→ Spatial questions about scenes
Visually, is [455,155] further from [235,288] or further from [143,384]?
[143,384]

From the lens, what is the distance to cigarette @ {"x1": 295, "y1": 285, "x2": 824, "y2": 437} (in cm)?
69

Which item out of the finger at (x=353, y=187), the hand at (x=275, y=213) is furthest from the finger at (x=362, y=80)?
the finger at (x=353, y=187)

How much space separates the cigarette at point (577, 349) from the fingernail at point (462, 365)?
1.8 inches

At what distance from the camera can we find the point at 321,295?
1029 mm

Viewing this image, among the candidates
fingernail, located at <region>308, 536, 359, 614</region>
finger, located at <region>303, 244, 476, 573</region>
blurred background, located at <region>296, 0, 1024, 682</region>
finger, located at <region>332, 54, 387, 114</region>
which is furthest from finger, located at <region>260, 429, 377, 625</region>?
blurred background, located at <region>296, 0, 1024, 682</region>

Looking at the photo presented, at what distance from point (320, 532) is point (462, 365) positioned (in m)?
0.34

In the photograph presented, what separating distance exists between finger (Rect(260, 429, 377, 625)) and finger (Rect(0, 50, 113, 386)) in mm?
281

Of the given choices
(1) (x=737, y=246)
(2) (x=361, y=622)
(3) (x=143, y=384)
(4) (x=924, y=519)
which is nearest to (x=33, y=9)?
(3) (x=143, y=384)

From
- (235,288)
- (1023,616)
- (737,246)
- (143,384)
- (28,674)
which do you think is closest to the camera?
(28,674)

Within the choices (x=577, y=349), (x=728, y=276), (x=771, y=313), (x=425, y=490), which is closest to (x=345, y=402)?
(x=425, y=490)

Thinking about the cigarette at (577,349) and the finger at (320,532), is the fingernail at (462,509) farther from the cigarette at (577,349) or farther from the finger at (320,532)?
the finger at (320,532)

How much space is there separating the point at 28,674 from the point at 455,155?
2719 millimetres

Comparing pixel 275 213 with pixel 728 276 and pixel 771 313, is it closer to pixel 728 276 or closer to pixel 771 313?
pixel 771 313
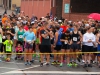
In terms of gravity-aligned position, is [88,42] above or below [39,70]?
above

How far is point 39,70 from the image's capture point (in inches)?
439

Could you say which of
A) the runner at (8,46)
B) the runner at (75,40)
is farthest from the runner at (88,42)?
the runner at (8,46)

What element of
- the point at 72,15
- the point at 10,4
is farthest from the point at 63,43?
the point at 10,4

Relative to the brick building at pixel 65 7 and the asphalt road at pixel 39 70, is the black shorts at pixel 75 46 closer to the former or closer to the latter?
the asphalt road at pixel 39 70

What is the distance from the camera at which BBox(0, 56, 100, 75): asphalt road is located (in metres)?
10.7

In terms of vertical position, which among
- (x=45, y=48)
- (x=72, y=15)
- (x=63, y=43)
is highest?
(x=72, y=15)

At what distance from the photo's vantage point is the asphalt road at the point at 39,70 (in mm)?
10695

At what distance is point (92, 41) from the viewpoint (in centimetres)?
1207

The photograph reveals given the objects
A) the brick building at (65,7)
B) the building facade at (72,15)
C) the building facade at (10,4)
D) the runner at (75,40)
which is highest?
the building facade at (10,4)

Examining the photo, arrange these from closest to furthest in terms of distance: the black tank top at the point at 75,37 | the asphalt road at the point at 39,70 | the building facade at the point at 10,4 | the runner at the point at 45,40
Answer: the asphalt road at the point at 39,70 → the runner at the point at 45,40 → the black tank top at the point at 75,37 → the building facade at the point at 10,4

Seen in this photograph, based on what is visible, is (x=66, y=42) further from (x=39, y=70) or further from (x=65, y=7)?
(x=65, y=7)

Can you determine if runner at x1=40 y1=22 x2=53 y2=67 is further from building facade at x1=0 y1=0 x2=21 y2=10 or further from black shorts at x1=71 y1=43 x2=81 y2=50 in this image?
building facade at x1=0 y1=0 x2=21 y2=10

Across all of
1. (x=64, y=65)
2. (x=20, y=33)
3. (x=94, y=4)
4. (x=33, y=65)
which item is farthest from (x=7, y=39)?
(x=94, y=4)

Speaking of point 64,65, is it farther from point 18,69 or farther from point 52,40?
point 18,69
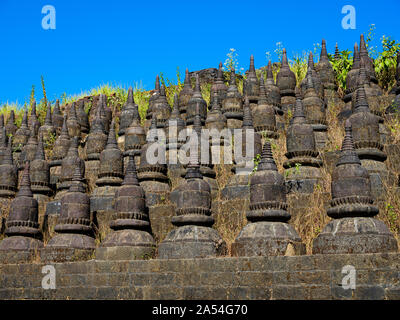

→ Exercise instructions
Rewrite all of the data above, substituting "As shown in this photograph" for "Seen in this photograph" and leaving everything else unchanged. Omit the pictures from your answer.

→ Answer for the task
Visually, is [455,155] further from [235,288] or further from [143,384]?
[143,384]

From the lens, what is the distance to cigarette @ {"x1": 295, "y1": 285, "x2": 824, "y2": 437} (in cm)?
69

Which item out of the finger at (x=353, y=187), the hand at (x=275, y=213) is furthest from the finger at (x=362, y=80)?
the finger at (x=353, y=187)

How much space separates the cigarette at point (577, 349) from the fingernail at point (462, 365)?
1.8 inches

At what distance from the camera can we find the point at 321,295?
1029 mm

Viewing this image, among the candidates
fingernail, located at <region>308, 536, 359, 614</region>
finger, located at <region>303, 244, 476, 573</region>
blurred background, located at <region>296, 0, 1024, 682</region>
finger, located at <region>332, 54, 387, 114</region>
which is furthest from finger, located at <region>260, 429, 377, 625</region>?
blurred background, located at <region>296, 0, 1024, 682</region>

Looking at the photo presented, at what distance from point (320, 532) is point (462, 365) positioned (in m)?
0.34

In the photograph presented, what separating distance exists between finger (Rect(260, 429, 377, 625)) and finger (Rect(0, 50, 113, 386)) in mm?
281

Of the given choices
(1) (x=737, y=246)
(2) (x=361, y=622)
(3) (x=143, y=384)
(4) (x=924, y=519)
which is nearest to (x=33, y=9)?
(3) (x=143, y=384)

From
- (235,288)
- (1023,616)
- (737,246)
- (143,384)
- (28,674)
which do you think is closest to the camera?
(28,674)

Within the choices (x=577, y=349), (x=728, y=276), (x=771, y=313), (x=425, y=490), which is closest to (x=345, y=402)?
(x=425, y=490)

Thinking about the cigarette at (577,349) and the finger at (320,532), is the fingernail at (462,509) farther from the cigarette at (577,349) or farther from the finger at (320,532)?
the finger at (320,532)

How much space is there separating the point at 28,674 from the point at 455,155?
2719 millimetres

Comparing pixel 275 213 with pixel 728 276 and pixel 771 313, is it closer to pixel 728 276 or closer to pixel 771 313?
pixel 771 313
In terms of gravity-aligned position, is [88,42] above or below [39,70]?
above

How far is point 39,70 from the image's capture point (in inches)?
439

Could you say which of
A) the runner at (8,46)
B) the runner at (75,40)
is farthest from the runner at (88,42)?
the runner at (8,46)

What element of
- the point at 72,15
- the point at 10,4
is farthest from the point at 63,43?
the point at 10,4

Relative to the brick building at pixel 65 7 and the asphalt road at pixel 39 70, is the black shorts at pixel 75 46 closer to the former or closer to the latter?
the asphalt road at pixel 39 70

What is the distance from the camera at which BBox(0, 56, 100, 75): asphalt road is located (in metres)?
10.7

In terms of vertical position, which among
- (x=45, y=48)
- (x=72, y=15)
- (x=63, y=43)
is highest?
(x=72, y=15)

At what distance from the photo's vantage point is the asphalt road at the point at 39,70 (in mm)?
10695

At what distance is point (92, 41) from the viewpoint (in centimetres)?
1207

The photograph reveals given the objects
A) the brick building at (65,7)
B) the building facade at (72,15)
C) the building facade at (10,4)
D) the runner at (75,40)
which is highest?
the building facade at (10,4)

Examining the photo, arrange these from closest to furthest in terms of distance: the black tank top at the point at 75,37 | the asphalt road at the point at 39,70 | the building facade at the point at 10,4 | the runner at the point at 45,40
Answer: the asphalt road at the point at 39,70 → the runner at the point at 45,40 → the black tank top at the point at 75,37 → the building facade at the point at 10,4

As shown in this photograph, based on what is visible, is (x=66, y=42) further from (x=39, y=70) or further from (x=65, y=7)?
(x=65, y=7)

Can you determine if runner at x1=40 y1=22 x2=53 y2=67 is further from building facade at x1=0 y1=0 x2=21 y2=10 or further from black shorts at x1=71 y1=43 x2=81 y2=50 in this image?
building facade at x1=0 y1=0 x2=21 y2=10

Across all of
1. (x=64, y=65)
2. (x=20, y=33)
3. (x=94, y=4)
4. (x=33, y=65)
which item is farthest from (x=7, y=39)?
(x=94, y=4)

Speaking of point 64,65, is it farther from point 18,69 or farther from point 52,40?
point 18,69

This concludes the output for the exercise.